The value of r ranges between -1 (inverted spectra) and +1 (identical spectra). This correlation coefficient r will be calculated into a percentage and reflects the similarity of the two spectra. The correlation coefficients in the range of 6500 cm-1~ 5500 cm-1 were used to illuminate whether the spectral preprocessing method can reduce the effect of crystallinity.

The samples with different crystallinity were added to the calibration set of the NIR universal quantitative model of ceftriaxone sodium for injection [17]. The PLS loading factors were compared to the spectrum of 100% crystallinity of ceftriaxone sodium.

Validation of functions to reduce artifact effects

The NIR quantitative model of cefuroxime sodium for injection shown in Table 1 was used to reconstruct some new models. The calibration set, the wavelength range and the algorithm of the new models were as same as the original one, only the spectral preprocessing method was changed. One batch of cefuroxime sodium (content 91.7% with HPLC) was firstly put into 20 different ordinary commercial glass vials collected from market, measured the NIR spectra, and predicted their contents with these different new quantitative models. Then, the same batch of cefuroxime sodium was used to create three samples that differed in their particle size by passing it through a series of sieves. One sample passed through a sieve with an aperture size of 500 µm but not through a 180 µm sieve, the second passed through a 180 µm sieve but not through a 75 µm sieve, and the third passed through a 75 µm sieve but not through a 45 µm sieve. These were then put into the standard glass vials and the NIR spectra were measured and predicted their contents with the different new quantitative models. The root mean square error of prediction (RMSEP) was used to assess the effects of the preprocessing methods.

The NIR quantitative model of ceftriaxone sodium for injection shown in Table 1, which was constructed by the crystalline component17, was firstly used to predict the contents of ceftriaxone sodium with different crystallinity which was the mixture of the crystalline and the amorphous component prepared in the laboratory. The model was then updated by adding the samples at 0% and 10% crystalline to the original calibration set to create a new model. The RMSEP was used to assess the accuracy of the models.

The PLS loading 1 of NIR models was compared to the NIR spectra of amorphous samples and crystalline samples respectively for evaluation of effects of reducing the artifacts from sample crystallinity.

Results and Discussion

Common methods used in universal NIR models of powder medicines

NIR is a rapid and non-destructive method that is well suited for analysis of powder materials. It was adopted in our current study to evaluate the effects of glass vials on sample measurements. Figure 2 shows the NIR spectra of 20 batches of cefuroxime sodium (green), 20 batches of ceftriaxone sodium (red) and 20 batches of cefotaxime sodium (black) in their ordinary commercial glass vials and in the standard glass vials. The spectra of three kinds of samples that were measured in their original glass vials had overlap with one another (Figure 2a). The spectra measured in the standard glass vials appeared to have identifiable trends depending upon which kind of drugs (Figure 2b). When the spectra of three kinds of samples measured in different glass vials were separately analyzed by the cluster analysis, all of the spectra measured in the standard glass vials could be divided correctly into three groups according to their API because of the consistency in material and reflectivity of standard glass vials. However, 60% of the spectra measured in their original glass vials could be divided correctly into the three groups because differing material and reflectivity of ordinary commercial glass vials from different manufactures could affect the NIR spectra of the samples when making NIR measurements.

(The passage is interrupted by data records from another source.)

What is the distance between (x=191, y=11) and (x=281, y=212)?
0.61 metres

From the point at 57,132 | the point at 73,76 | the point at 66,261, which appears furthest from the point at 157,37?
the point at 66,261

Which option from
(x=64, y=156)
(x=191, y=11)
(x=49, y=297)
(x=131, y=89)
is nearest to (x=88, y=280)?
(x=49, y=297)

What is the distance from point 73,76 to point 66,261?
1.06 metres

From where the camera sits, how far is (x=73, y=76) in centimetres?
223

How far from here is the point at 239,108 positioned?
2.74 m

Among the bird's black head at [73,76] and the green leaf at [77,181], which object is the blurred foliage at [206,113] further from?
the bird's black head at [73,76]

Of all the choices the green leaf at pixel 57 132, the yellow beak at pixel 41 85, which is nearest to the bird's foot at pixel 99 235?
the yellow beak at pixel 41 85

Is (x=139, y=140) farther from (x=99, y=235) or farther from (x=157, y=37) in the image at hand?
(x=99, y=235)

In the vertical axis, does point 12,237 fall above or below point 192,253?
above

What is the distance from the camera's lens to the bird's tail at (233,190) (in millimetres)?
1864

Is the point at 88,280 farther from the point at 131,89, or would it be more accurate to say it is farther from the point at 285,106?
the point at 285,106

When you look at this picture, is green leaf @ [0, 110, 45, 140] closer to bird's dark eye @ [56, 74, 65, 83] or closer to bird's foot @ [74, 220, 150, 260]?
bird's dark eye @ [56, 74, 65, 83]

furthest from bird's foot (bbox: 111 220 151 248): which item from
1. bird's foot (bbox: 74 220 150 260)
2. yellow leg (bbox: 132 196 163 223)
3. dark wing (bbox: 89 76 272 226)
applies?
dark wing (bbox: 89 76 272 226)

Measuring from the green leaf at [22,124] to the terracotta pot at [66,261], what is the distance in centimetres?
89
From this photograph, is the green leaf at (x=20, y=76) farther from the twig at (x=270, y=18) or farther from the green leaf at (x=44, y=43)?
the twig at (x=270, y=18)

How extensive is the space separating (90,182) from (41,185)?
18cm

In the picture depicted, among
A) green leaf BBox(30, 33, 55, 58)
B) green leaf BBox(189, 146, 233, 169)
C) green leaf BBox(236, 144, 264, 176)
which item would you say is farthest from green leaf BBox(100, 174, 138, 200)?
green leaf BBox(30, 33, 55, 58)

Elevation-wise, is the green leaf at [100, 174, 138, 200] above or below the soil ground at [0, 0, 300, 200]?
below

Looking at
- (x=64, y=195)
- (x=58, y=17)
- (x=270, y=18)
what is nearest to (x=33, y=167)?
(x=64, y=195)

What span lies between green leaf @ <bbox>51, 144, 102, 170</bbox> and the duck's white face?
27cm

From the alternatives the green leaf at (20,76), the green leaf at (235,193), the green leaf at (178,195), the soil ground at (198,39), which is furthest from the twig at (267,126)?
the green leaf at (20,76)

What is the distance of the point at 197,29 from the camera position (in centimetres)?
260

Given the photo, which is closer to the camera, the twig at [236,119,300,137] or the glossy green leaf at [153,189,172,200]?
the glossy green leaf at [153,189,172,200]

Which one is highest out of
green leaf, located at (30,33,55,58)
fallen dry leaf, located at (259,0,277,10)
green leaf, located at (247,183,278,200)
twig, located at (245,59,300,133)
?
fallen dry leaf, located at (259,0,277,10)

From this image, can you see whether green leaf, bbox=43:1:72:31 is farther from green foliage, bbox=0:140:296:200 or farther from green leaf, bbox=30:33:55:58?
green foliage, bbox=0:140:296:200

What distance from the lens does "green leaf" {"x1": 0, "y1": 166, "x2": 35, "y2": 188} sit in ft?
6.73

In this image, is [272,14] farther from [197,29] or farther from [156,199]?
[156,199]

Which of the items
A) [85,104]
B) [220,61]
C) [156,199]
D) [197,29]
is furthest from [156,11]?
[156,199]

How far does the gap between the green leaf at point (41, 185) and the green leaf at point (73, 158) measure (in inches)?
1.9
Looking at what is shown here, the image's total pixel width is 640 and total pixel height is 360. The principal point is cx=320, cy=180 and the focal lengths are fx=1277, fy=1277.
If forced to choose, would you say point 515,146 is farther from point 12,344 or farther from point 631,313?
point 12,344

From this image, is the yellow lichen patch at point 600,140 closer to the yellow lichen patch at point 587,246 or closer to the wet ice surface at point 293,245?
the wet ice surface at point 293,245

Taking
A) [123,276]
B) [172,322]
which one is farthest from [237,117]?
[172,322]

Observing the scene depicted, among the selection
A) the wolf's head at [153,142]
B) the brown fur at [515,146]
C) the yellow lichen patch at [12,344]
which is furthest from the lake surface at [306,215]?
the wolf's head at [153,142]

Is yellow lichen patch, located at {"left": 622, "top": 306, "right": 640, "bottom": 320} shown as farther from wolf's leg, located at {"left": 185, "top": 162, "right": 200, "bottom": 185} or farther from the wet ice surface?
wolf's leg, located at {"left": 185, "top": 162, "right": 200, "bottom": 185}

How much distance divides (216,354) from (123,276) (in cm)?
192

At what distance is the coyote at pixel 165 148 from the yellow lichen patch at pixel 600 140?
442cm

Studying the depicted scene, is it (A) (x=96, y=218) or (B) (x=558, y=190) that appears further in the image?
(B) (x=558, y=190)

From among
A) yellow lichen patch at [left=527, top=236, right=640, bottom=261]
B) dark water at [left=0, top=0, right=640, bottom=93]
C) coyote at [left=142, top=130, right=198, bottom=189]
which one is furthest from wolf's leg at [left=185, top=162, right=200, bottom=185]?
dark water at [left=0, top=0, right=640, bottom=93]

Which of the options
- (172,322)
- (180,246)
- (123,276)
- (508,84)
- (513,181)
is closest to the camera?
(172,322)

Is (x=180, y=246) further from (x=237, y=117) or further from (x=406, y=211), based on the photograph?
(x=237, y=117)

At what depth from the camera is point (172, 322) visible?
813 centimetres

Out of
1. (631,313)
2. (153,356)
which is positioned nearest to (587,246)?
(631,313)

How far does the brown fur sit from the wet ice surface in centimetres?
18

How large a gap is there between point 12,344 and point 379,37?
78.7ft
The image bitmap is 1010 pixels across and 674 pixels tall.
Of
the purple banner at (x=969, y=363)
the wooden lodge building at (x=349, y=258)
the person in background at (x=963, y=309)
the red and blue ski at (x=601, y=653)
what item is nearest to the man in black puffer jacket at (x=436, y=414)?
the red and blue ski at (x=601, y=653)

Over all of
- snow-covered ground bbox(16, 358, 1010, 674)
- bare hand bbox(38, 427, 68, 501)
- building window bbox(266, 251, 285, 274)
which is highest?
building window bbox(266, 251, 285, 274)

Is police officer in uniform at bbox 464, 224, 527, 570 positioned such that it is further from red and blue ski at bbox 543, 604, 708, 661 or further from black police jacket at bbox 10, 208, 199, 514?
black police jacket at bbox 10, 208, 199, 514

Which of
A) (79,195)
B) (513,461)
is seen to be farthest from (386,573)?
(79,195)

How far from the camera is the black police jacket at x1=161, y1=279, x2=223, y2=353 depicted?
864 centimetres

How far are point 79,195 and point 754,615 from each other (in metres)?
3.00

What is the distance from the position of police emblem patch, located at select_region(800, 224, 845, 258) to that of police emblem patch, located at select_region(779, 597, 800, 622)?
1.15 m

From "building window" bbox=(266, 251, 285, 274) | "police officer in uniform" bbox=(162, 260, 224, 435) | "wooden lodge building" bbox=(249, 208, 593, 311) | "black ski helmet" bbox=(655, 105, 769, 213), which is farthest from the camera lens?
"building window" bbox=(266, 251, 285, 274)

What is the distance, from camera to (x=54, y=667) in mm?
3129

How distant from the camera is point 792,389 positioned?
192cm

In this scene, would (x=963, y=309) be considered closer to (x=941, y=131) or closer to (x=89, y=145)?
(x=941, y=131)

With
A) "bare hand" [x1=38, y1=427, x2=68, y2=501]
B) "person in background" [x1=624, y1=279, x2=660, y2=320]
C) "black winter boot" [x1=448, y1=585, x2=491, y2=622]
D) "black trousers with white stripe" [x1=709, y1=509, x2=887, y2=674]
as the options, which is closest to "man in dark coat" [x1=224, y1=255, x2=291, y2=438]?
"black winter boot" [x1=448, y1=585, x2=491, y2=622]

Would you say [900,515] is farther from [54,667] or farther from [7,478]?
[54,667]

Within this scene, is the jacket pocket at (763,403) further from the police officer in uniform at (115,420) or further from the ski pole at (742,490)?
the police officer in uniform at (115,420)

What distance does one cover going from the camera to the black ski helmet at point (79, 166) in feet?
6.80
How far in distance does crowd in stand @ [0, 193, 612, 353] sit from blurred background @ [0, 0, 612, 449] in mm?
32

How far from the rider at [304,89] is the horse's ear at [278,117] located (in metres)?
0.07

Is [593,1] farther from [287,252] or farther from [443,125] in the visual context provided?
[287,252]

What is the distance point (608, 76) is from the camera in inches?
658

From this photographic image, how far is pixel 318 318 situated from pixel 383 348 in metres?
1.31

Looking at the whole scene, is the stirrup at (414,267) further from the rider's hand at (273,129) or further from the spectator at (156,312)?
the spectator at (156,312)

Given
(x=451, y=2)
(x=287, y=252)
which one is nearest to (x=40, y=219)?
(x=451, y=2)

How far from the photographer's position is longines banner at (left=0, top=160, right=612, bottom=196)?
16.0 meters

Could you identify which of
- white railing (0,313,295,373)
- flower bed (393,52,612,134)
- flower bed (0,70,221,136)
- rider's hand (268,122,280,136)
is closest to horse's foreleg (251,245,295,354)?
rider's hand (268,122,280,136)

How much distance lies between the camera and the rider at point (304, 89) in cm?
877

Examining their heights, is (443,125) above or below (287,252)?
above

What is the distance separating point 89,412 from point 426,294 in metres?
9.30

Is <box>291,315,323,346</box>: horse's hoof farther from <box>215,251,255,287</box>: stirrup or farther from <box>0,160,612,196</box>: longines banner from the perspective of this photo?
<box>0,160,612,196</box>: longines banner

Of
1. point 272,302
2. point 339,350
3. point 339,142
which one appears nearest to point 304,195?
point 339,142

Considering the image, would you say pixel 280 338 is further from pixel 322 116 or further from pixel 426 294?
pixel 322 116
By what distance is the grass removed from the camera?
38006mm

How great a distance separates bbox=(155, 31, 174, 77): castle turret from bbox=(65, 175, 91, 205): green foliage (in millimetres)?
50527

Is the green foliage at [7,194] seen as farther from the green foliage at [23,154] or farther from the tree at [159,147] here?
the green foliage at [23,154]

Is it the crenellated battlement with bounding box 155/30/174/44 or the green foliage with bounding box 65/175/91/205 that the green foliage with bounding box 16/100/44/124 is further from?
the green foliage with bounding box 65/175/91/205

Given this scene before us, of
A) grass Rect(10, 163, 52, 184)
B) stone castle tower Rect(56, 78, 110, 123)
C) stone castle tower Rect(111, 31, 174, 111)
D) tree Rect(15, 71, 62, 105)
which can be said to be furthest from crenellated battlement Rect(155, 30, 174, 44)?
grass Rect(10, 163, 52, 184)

analytical-bioanalytical-techniques-powder-medicine

Figure 2: NIR spectra of three kinds of powder medicine from different manufactures in glass vials of samples (a) and in standard glass vials (b) (green: cefuroxime sodium for injection, red: ceftriaxone sodium for injection, black: cefotaxime sodium for injection).

Methods to remove the effects of glass vials: Although the spectra of three kinds of drugs measured in their original ordinary commercial glass vials could be divided correctly into the three groups by the cluster analysis as mentioned above when the spectra were pretreated by any of the five preprocessing methods, The within-class variance and the between-class variance in one drug group are different (shown in Table 2). It is obvious that proper spectral preprocessing methods could remove the effects of glass vials of samples. FD+VN was the most effective preprocessing method, and the next most effective was SD+VN.

Preprocessing method Cefuroxime sodium Cefotaxime sodium Ceftriaxone sodium
Within -class variance ?I? Between -class variance ?O? O/I Within -class variance ?I? Between -class variance ?O? O/I Within -class variance?I? Between -class variance ?O? O/I
VN 0.381 2.700 7.1 0.471 2.700 5.7 0.193 4.596 23.8
FD 0.021 0.325 15.5 0.054 0.228 4.2 0.011 0.228 20.7
FD?VN 0.668 21.380 32.0 3.457 16.278 4.7 0.214 16.278 76.1
SD 0.002 0.032 16 0.005 0.020 4.0 0.001 0.020 20.0
SD?VN 0.794 23.753 29.9 4.008 19.254 4.8 0.306 19.254 62.9

Table 2: Ability of spectral preprocessing methods to remove the effect of glass vials on NIR spectra of drug samples.

Methods to remove the effects of particle size: We compare the NIR spectra of lactose with different particle sizes in Figure 3. Within the range of 9000 cm-1~4000 cm-1 the amount of absorbance scaled with the particle size, but the effect of particle size was different at different wavelengths.

analytical-bioanalytical-techniques-spectra-lactose

Figure 3: NIR spectra of lactose with different particle sizes.

The VM ratios of the particle size study are presented in Table 3. Table 3 confirms that the differences in particle size had a substantial effect on the unpreprocessed spectra, but it had far less effect on the preprocessed spectra. Furthermore, FD+VN and SD+VN were the two most effective of the preprocessing methods at reducing the effect of particle size variation and SD+VN seems somewhat better than FD+VN.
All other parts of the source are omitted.